Toutefois, l'on peut s'interroger sur la prestation de serment à la limite de la précipitation, du président nouvellement élu. Est-ce une disposition légale ou une façon de mettre tout le monde devant le fait accompli ? L'histoire nous le dira. En attendant, autant le fait est inédit, autant cet empressement à prêter immédiatement serment, seulement deux heures après la proclamation des résultats, semble indiquer un certain manque de sérénité dans le camp du vainqueur.

C'est maintenant que le plus dur commence pour Julius Maada Bio

Si c'était le cas, de quoi le candidat du SLPP (Sierra Leone Peoples Party) aurait-il peur ? De se faire voler sa victoire par un adversaire qui ne semble pas vouloir lâcher le morceau en ne s'avouant pas encore vaincu puisqu'il est dans une logique de recours, ou d'un possible retournement de situation qui risque de voir la victoire lui filer tout simplement entre les doigts ? Quoi qu'il en soit, il faut souhaiter que l'attitude du vaincu, qui privilégie pour le moment les voies légales de recours pour contester la victoire de son challenger, ne soit pas le calme qui précède la tempête.

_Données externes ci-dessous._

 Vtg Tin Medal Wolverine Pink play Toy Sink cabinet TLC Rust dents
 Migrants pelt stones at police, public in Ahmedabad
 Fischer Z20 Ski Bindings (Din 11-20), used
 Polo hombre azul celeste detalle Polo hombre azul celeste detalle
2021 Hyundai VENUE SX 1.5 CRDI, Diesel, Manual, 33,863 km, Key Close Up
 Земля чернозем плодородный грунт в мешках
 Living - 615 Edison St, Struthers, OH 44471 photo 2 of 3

La Sierra Leone n'a pas besoin de ça ; elle qui vient de loin, après avoir connu, il n'y a pas si longtemps, l'une des guerres civiles les plus meurtrières de la sous-région. C'est pourquoi l'on espère que Samura Kamara, qui a déjà fait preuve de patriotisme et de hauteur de vue en ne demandant pas à ses partisans de descendre dans la rue, préférant suivre les procédures légales, mettra un point d'honneur à accepter le verdict de la Cour suprême en cas de décision en sa défaveur, si son recours venait à se préciser.

Quant à Julius Maada Bio, c'est maintenant que le plus dur commence pour lui. Avec une Assemblée nationale largement dominée par l'opposition, l'on se demande quelle sera sa marge de manœuvre pour pouvoir dérouler son programme, dans un pays où le traumatisme des ravages du virus Ebola qui a fait des ravages, l'année dernière, est encore vivace dans les esprits.

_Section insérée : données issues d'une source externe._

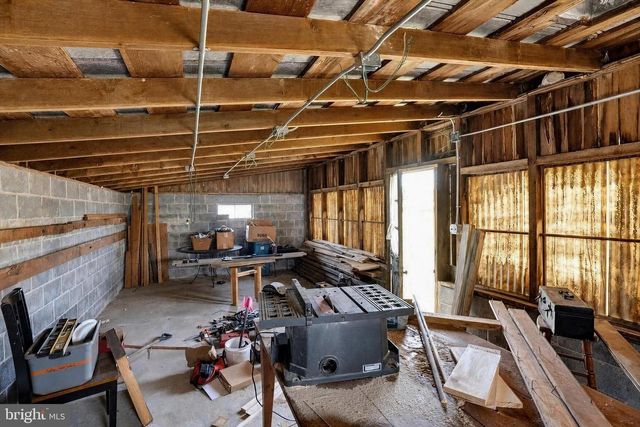 3440 PRICETOWN RD, Fleetwood, PA 19522
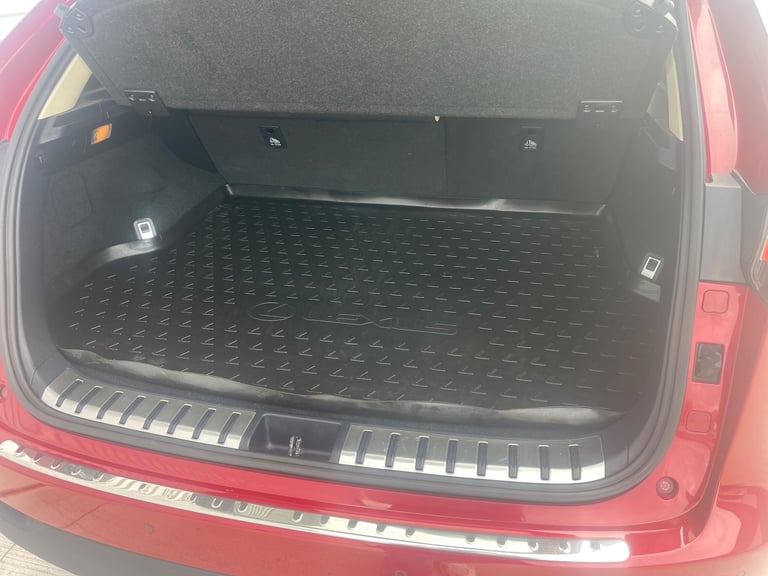 2017 Lexus NX 2.5 300h Premier SUV 5dr Petrol Hybrid E-CVT 4WD Euro 6 (s/s)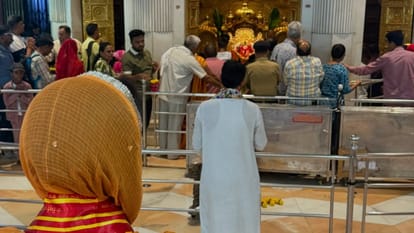 After release of The bhootnii palak tiwari visit siddhivinayak temple mumbai shares photos on social media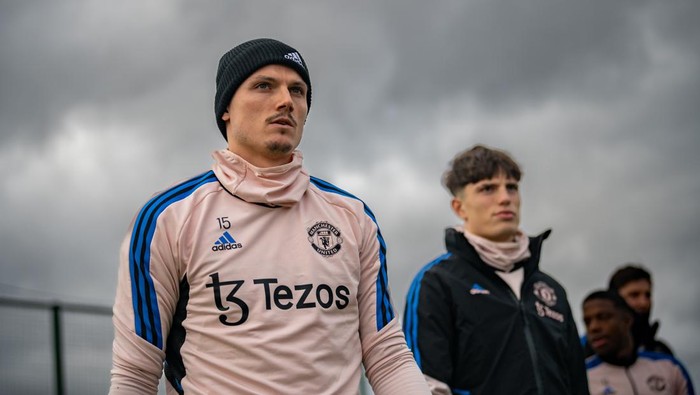 MANCHESTER, ENGLAND - FEBRUARY 02: (EXCLUSIVE COVERAGE) Marcel Sabitzer of Manchester United in action during a first team training session at Carrington Training Ground on February 02, 2023 in Manchester, England. (Photo by Ash Donelon/Manchester United via Getty Images)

Et où, outre les défis économiques, la lutte contre la corruption dans ce pays classé au 130e rang mondial, soit le 19e en Afrique, la reconstruction du système sanitaire après l'épidémie d'Ebola et la diversification des sources de revenus suite à la chute des cours mondiaux des matières premières, s'annoncent comme les principaux défis qui attendent le nouveau chef de l'Etat, pour mettre le pays sur les rails du développement.

En tout état de cause, l'on croise les doigts pour que les djinns de la violence ne sortent pas de leur bouteille en Sierra Leone et que le pays puisse célébrer cette alternance politique pacifique au sommet de l'Etat, qui marquerait le début d'une nouvelle ère.